How the Cloud Simplifies Compliance

Compliance-webAs more companies explore cloud as a solution to unstructured data growth, they want to know exactly how their files will be stored and protected. For many companies, this is not simply a matter of curiosity. They need to adhere to industry-specific compliance regulations, and they want to know whether the process of storing files in the cloud will violate or adhere to those standards. While putting your files in a data center run by somebody else may seem like it creates compliance issues, the truth is that adopting cloud storage can actually make it easier to implement and maintain strong security and compliance practices.

Security Doesn’t Necessarily Mean Compliance

In a previous post I explained why your unstructured data is not evaporating into some nebulous entity when you transfer it to a public cloud. Instead, your files are moving to the most secure and advanced data centers in the world. But as any security expert will tell you, a secure system is not necessarily compliant. Nor is a compliant system definitively secure. While there is overlap in practice, they are two different concepts. Ultimately, of course, you want both, and the key to achieving that is not just implementing a strong security strategy, but doing so in such a way that it can be documented, audited, and proven to be in line with the standards governing your industry.

Normally, companies are responsible for putting this into practice themselves, so the concept of moving unstructured data to the cloud can be worrying. Industries often have their own set of compliance regulations, with their own particular spin on what is required, so there can be doubts about whether a cloud meets their specific regulatory needs. For example, the healthcare care industry has to comply with the Health Insurance Portability and Accountability Act (HIPAA), which effectively says you need to have good security practices, but does not stipulate all the requirements in great detail. Companies in the credit card business, however, have to stick to the Payment Card Industry Data Security Standard (PCI DSS), which lays out a long, specific list of rules and practices.

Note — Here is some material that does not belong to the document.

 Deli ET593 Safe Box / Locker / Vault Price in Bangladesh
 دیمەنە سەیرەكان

How Cloud Storage Providers Maintain Compliance

These are just two of the best known examples, but there is an enormous list of compliance standards out there tied to independent groups, business organizations, government and regulatory agencies. One standard might call for a firewall, antivirus protection, and good password protection. Another might focus more on vulnerability management and auditing. The cloud storage providers are pretty good at figuring out how to solve large problems efficiently, and what they have done with this complex ecosystem of standards is effectively pool them into a single universal list. This uber-list satisfies an enormous number of international and industry-specific compliance standards. As Microsoft details in its Azure Trust Center, the security of your data can be audited, verified and attested to independently. With Azure, your files will be both secure and compliant with the regulations specific to your industry. Furthermore, Microsoft provides audit reports and compliance packages. You can also request from Microsoft the detailed audit results from third parties.

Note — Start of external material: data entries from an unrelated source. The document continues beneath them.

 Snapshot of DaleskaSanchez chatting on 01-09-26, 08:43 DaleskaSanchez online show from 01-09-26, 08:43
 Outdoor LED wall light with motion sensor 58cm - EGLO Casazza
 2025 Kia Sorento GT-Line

How Nasuni Strengthens Cloud Storage Security

But there is an important caveat to maintaining cloud storage security. Ultimately, the public clouds are still run by another company. These advanced data centers still reside outside the security perimeter of your offices. That is why Nasuni takes several precautions to ensure that your data remains secure and compliant while it is in transit to the cloud and stored in it. First, Nasuni File Services integrates with Active Directory to maintain your user security practices, access control and permissions. Second, all data is encrypted with customer-controlled keys before it ever leaves the security perimeter of your office, and remains encrypted in the public cloud. That way, only your company can access your files. The cloud provider, Nasuni, even a government agency that subpoenas the cloud – none of them can read those files because you are the only one with the key.

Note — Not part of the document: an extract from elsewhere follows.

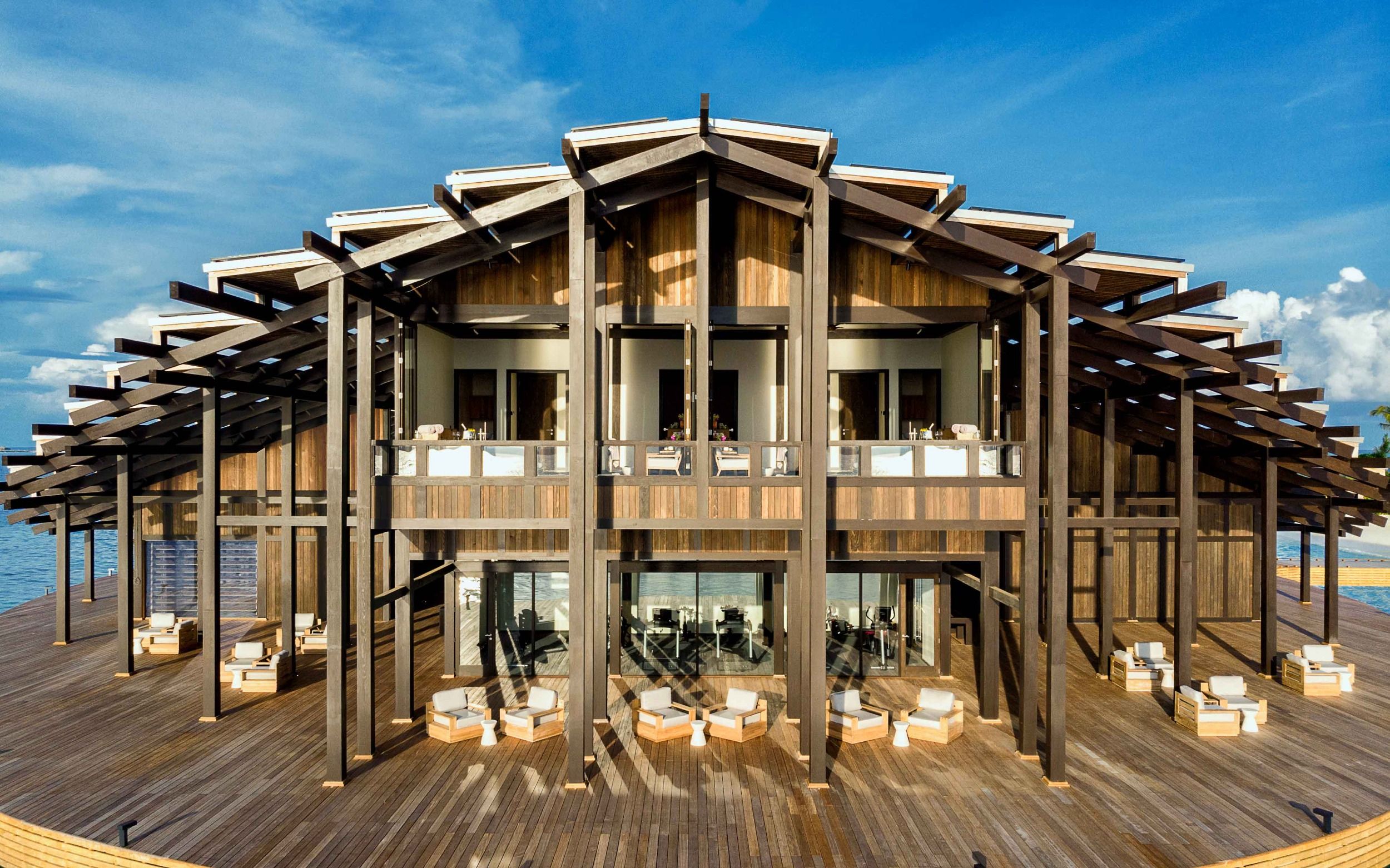 The Retreat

The third step is that we only pick the best public clouds. To ensure the integrity and security of data, we integrate only with well-known, proven, secure, and audited data centers like Microsoft Azure. The success of these clouds depends in part on their ability to adhere to compliance standards and keep business data secure. They have to remain up to date and in line with all of these standards. By working with an established cloud like Azure, and through a cloud-integrated storage solution with a strong security strategy, you are not risking compliance. If anything, the cloud is making compliance easier.